[Records contained in a dataset]
+===+

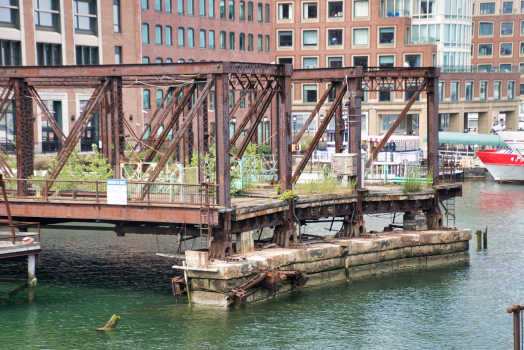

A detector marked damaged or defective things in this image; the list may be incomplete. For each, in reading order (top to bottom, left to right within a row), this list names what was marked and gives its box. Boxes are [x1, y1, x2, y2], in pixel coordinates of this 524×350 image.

rusty swing bridge [0, 62, 460, 260]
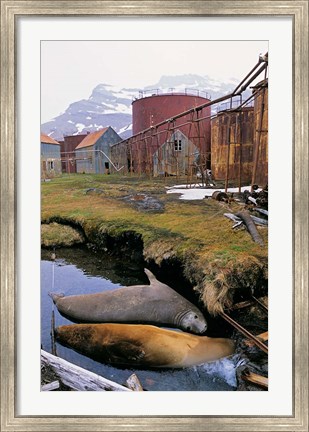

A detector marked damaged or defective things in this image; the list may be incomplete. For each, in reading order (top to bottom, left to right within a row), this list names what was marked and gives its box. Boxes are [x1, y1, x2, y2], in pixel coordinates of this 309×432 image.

rusty corrugated wall [211, 108, 254, 184]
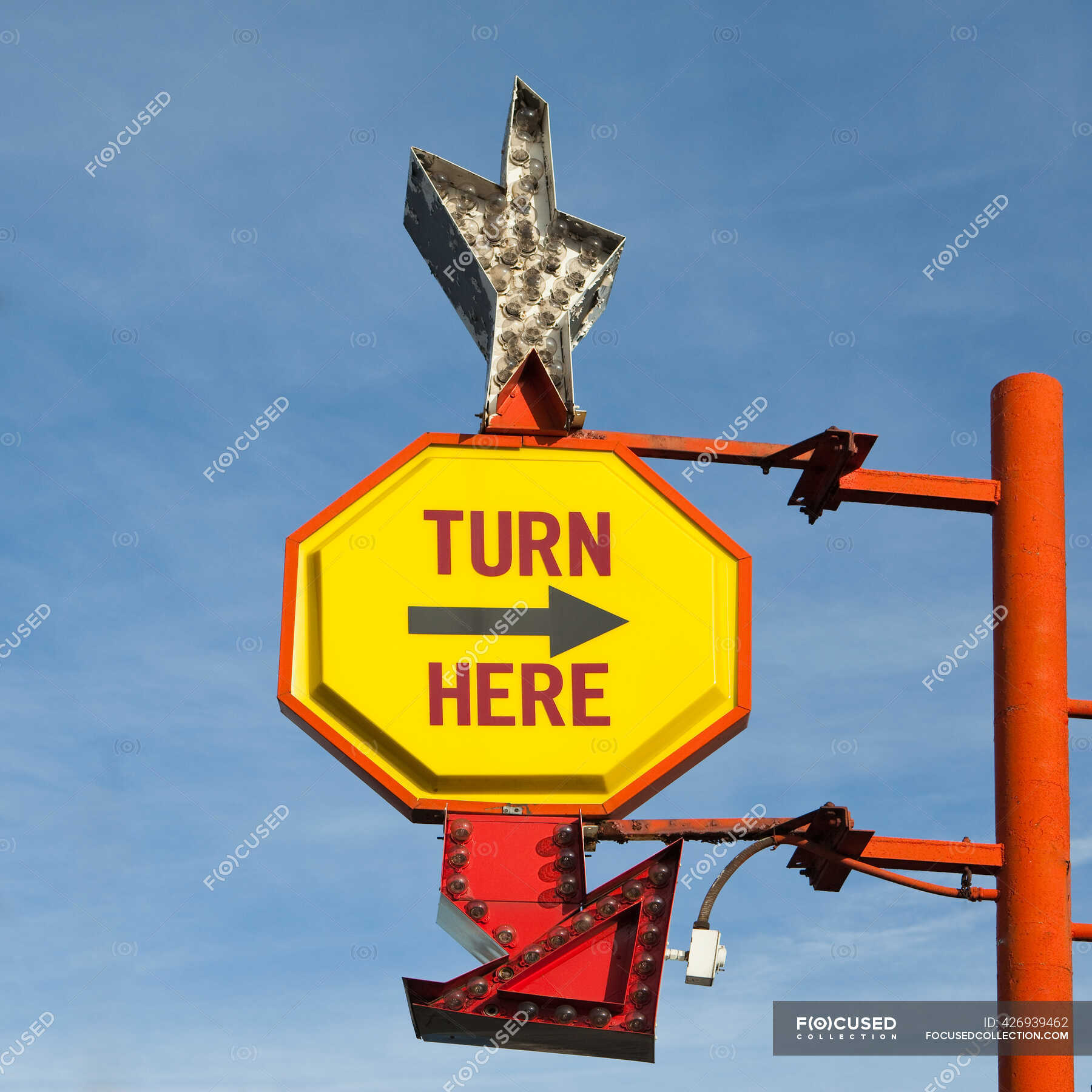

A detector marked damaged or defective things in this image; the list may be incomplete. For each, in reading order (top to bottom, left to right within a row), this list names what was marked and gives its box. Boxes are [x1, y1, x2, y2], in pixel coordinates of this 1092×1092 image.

rusty metal gantry [483, 357, 1087, 1092]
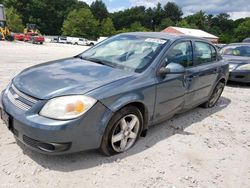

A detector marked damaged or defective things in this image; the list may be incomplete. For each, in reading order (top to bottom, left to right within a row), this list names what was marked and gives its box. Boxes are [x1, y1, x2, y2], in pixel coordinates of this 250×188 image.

damaged vehicle [0, 32, 229, 156]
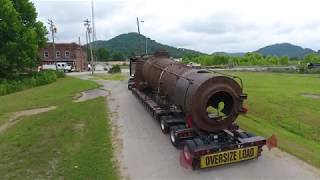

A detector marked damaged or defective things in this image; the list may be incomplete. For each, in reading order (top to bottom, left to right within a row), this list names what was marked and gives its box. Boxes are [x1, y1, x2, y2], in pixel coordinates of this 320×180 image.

rusty steel boiler [134, 52, 246, 132]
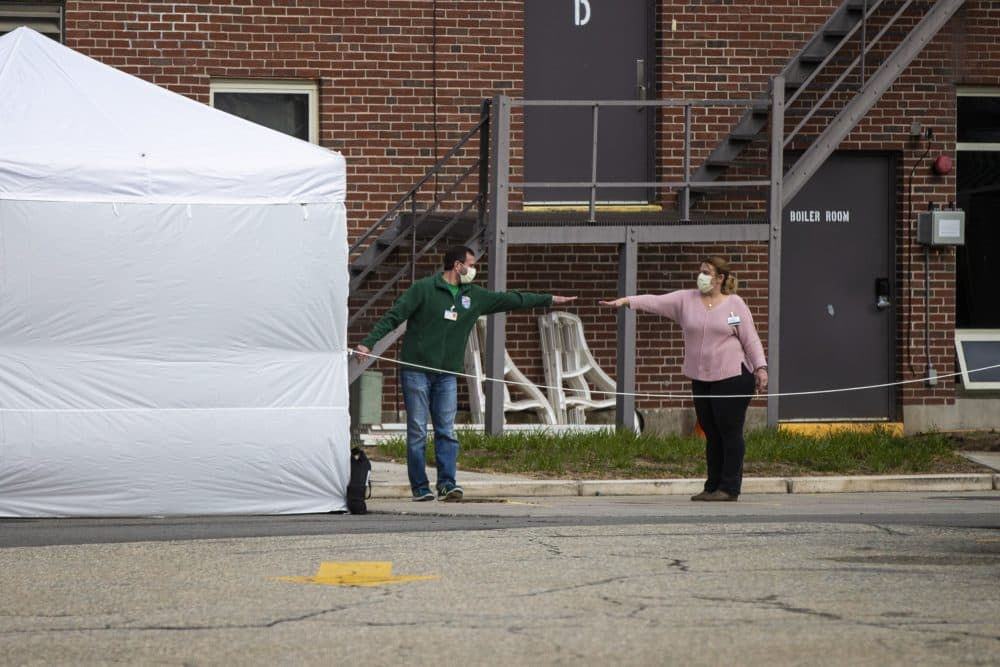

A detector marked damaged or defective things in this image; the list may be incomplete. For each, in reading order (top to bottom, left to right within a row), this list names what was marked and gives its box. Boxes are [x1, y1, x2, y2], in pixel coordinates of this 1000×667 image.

+===+

> Your assignment: In the answer, the entries must appear exactly as above, without the images.

> Output for this exercise:
A detector marked damaged or defective things in this image; the list may be incomplete. For each, in reading order (top to bottom, left to right within a row), this list names what was marked and gives its box. Boxes are [x1, y1, x2, y2], in pixel coordinates of this 524×350 image.

rusty swing bridge [0, 62, 460, 260]

A detector marked damaged or defective things in this image; the list may be incomplete. For each, in reading order (top to bottom, left to right within a row), this list names what was marked and gives its box. Boxes are [x1, y1, x2, y2], in pixel coordinates of this 309×432 image.

rusty corrugated wall [211, 108, 254, 184]

A detector marked damaged or defective things in this image; the list may be incomplete. For each, in reading order (top to bottom, left to right within a row), this list names what was marked and gives its box. Boxes are [x1, y1, x2, y2], in pixel coordinates of this 1092×1092 image.

rusty metal gantry [483, 357, 1087, 1092]

A detector marked damaged or defective things in this image; the list may be incomplete. For each, in reading order (top to bottom, left to right within a row), this list names what was marked and gives its box. Boxes are [x1, y1, x2, y2], in pixel coordinates of this 250×188 image.

damaged vehicle [0, 32, 229, 156]

A detector marked damaged or defective things in this image; the list may be incomplete. For each, in reading order (top to bottom, left to right within a row), this list names what was marked and gives its box. Boxes are [x1, y1, x2, y2], in pixel coordinates of this 320×180 image.

rusty steel boiler [134, 52, 246, 132]

A detector marked damaged or defective things in this image; the list may be incomplete. For each, in reading order (top to bottom, left to right within a row), this list names what was marked and gives its box. Boxes are [x1, y1, x2, y2], in pixel coordinates of this 1000×667 image.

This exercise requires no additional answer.